2019年9月22日日曜日

マユルカとカナコとタケシ

それは4月のこと。mayulucaさんから一通のメッセージが届きました。mayulucaさんと西田夏奈子さんのユニット「マユルカカナコ」が池ノ上ボブテイルさんに出演するにあたり、僕とツーマンライブで、というお誘いです。

2013年秋に阿佐ヶ谷イネルで聴いて以来、mayulucaさんの都内のライブはほとんど通っており、下北沢SEED SHIPPoemusica何度共演してもらっています。西田夏奈子さんは劇団フライングステージ客演を10年以上前にはじめて拝見し、その後『俊読2017』で共演。お芝居以外にも何度もステージに足を運びました。そんなおふたりからのオファーをお断りする理由がありません。

当初はツーマンで1、2曲共演するようなものを想像したのですが、ボブテイルさんにお邪魔して打ち合わせるあいだに、もっと3人の声と音と言葉が有機的に絡む作品を構成してみようということになりました。これが場の持つ力というものなのでしょうか。

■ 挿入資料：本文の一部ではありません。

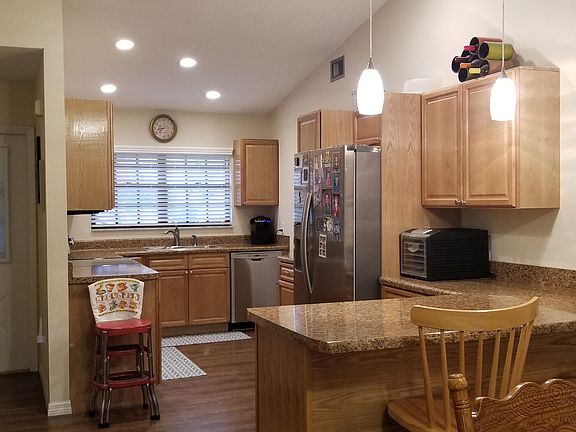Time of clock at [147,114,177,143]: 7:43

僕の12ヶ月連作ソネット「Universal Boardwalk」を時間軸を示す縦糸に、mayulucaさんの楽曲群を空間の拡がりとしての横糸に、夏奈子さんの声とヴァイオリンを色彩に例え、3D化する90分のパフォーマンス作品、というのが僕の中のイメージでした。

衣装は花柄。骨格がしっかりしつつ澄みきっており、厳選された最小限の言葉で綴られたmayulucaさんの音楽に向き合うために、極力フラットで明瞭な発声をしようと臨みましたが、始まってみれば良い意味で覆され、いつになくエモーショナルなmayulucaさんのパフォーマンスに呼応した夏奈子さんのテンションに導かれて、ドライブ感のあるライブになったと思います。それには客席のみなさんの一音も聞き漏らさないという熱やボブテイルの持つ磁場も大きく影響していたはずです。

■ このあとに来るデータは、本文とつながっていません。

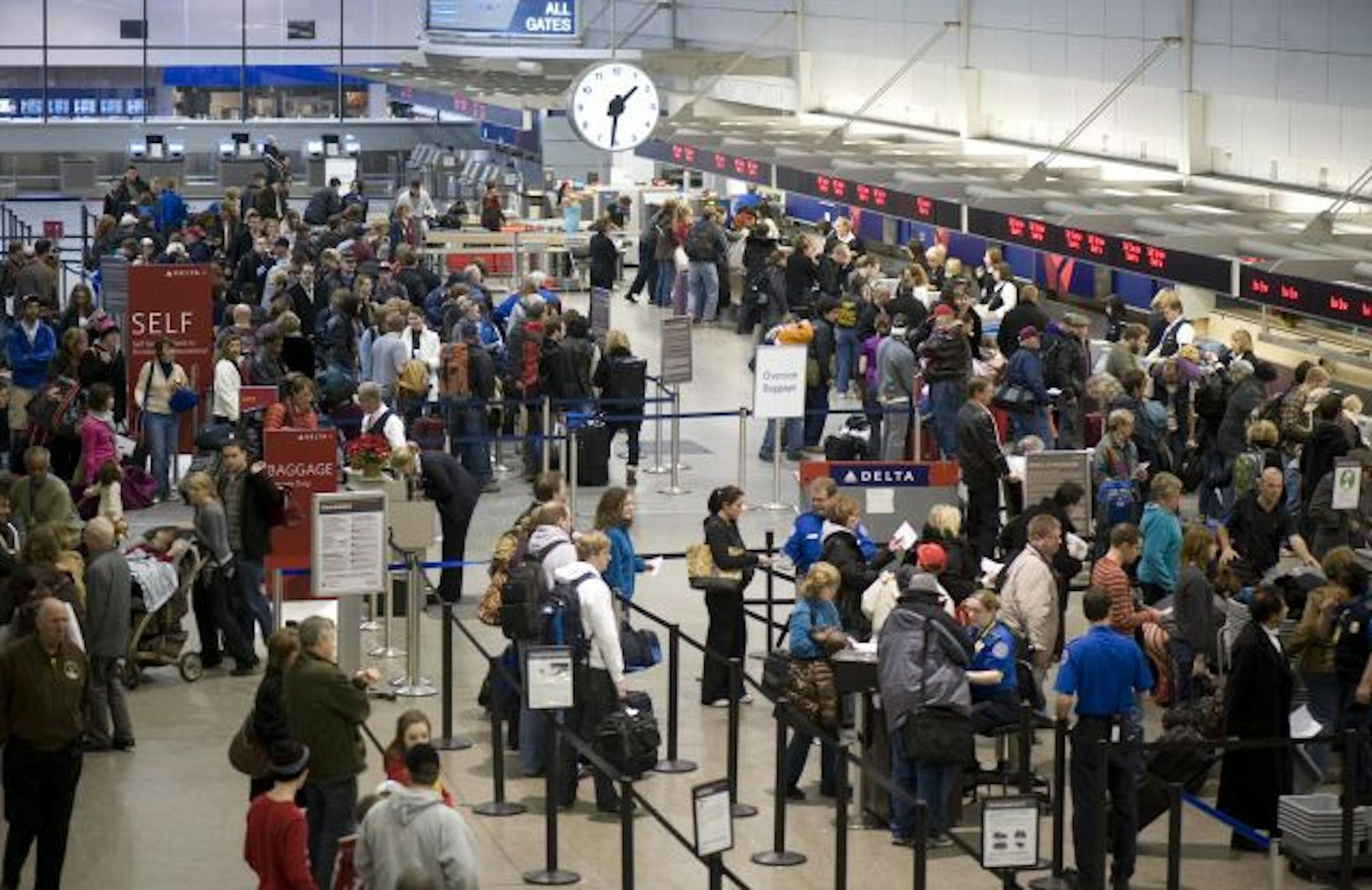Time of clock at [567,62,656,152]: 1:31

「Universal Boardwalk」以外には「コインランドリー」と夏奈子さんのリクエストで「虹のプラットフォーム」「MAR November 4 2003」を僕が朗読し、花の名が出てくる3篇「六月(Universal Boardwalk)」「森を出る」「クリスマス後の世界(部分)」は夏奈子さんに朗読をお願いしました。

録音を聴くと、3人の声が溶け合わずぶつかり合わず絶妙な相性で、完成度の高い音声インスタレーションになっています。もっと多くの方に聴いてもらいたいのと、なにより打ち合わせから本番、終演後のあれこれまで心地良く楽しかったので、またこのメンバーでお届けできたら幸いです。

最後になりましたが、ご来場のお客様、ボブテイル店主たかえさん、mayulucaさん、夏奈子さん、どうもありがとうございました。